Alla fine ha vinto l’asse franco-tedesco, con la nomina di due donne a capo della Commissione e della Bce. Cosa pensa di Ursula Von Der Leyen e Christine Lagarde?

“Non sono solo due donne, ma hanno un curriculum molto solido. E mi fanno venire in mente due considerazioni. La prima, su quanto sia ancora lunga la strada da fare per le donne italiane in politica: da noi non c’è continuità negli incarichi, le donne vengono usate e poi lasciate a sé stesse. Nessuna può vantare la solidità dei percorsi di Lagarde e Von Der Leyen, due donne che sono state più volte confermate ad alti livelli. La seconda considerazione è geopolitica: con questi nuovi vertici l’Europa può fare un cambio di passo, teoricamente positivo anche per l’Italia. Dubito che il Governo lo capirà, ma avere una francese alla guida della Bce dopo Draghi è significativo. La Francia è il Paese più vicino alle esigenze italiane, ha bisogno di flessibilità come noi, sul mercato del lavoro ha problemi strutturali simili, tant’è che Macron copiò il Jobs Act di Renzi. Von Der Leyen è tedesca ma fortemente europeista e con lei si possono risolvere importanti dossier come quelli sulle migrazioni e sulla difesa comune europea, da sempre un cavallo di battaglia dell’Italia. Insomma dovremmo essere contenti e disponibili a collaborare”.

Quindi non tutti i mali vengono per nuocere: la nomina di Timmermans alla Commissione avrebbe forse, nei giochi di potere, aperto le porte della Bce al falco Weidmann.

“No, non credo che si sarebbe comunque arrivati a quello. Il presidente francese Macron voleva assolutamente la poltrona di Francoforte, per ridare forza all’Europa partendo dalla stabilizzazione dell’economia dell’Eurozona”.

Quali sono secondo Lei le priorità dell’agenda europea e su quali vi batterete come Pd e Pse?

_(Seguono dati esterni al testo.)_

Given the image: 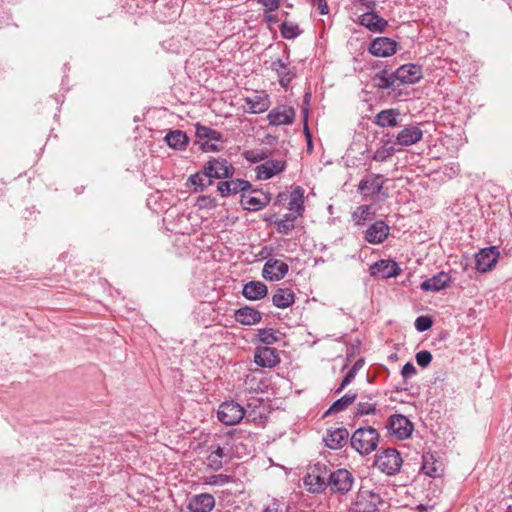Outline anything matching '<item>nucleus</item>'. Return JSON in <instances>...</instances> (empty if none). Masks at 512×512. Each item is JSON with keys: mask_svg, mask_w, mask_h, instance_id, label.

“Investimenti, fiscalità, lavoro. E soprattutto riformare lo statuto del Consiglio, in modo da poter prendere decisioni anche a maggioranza semplice evitando così veti e ostruzionismi da parte dei Paesi più piccoli, in particolare dell’Est come il blocco di Visegrad, al quale invece strizza l’occhio parte del Governo italiano. Una delle prime cose da fare, quando non ci sarà più la minoranza di blocco, è dare vita a una fiscalità omogenea e ad una concorrenza vera e leale tra i Paesi membri”.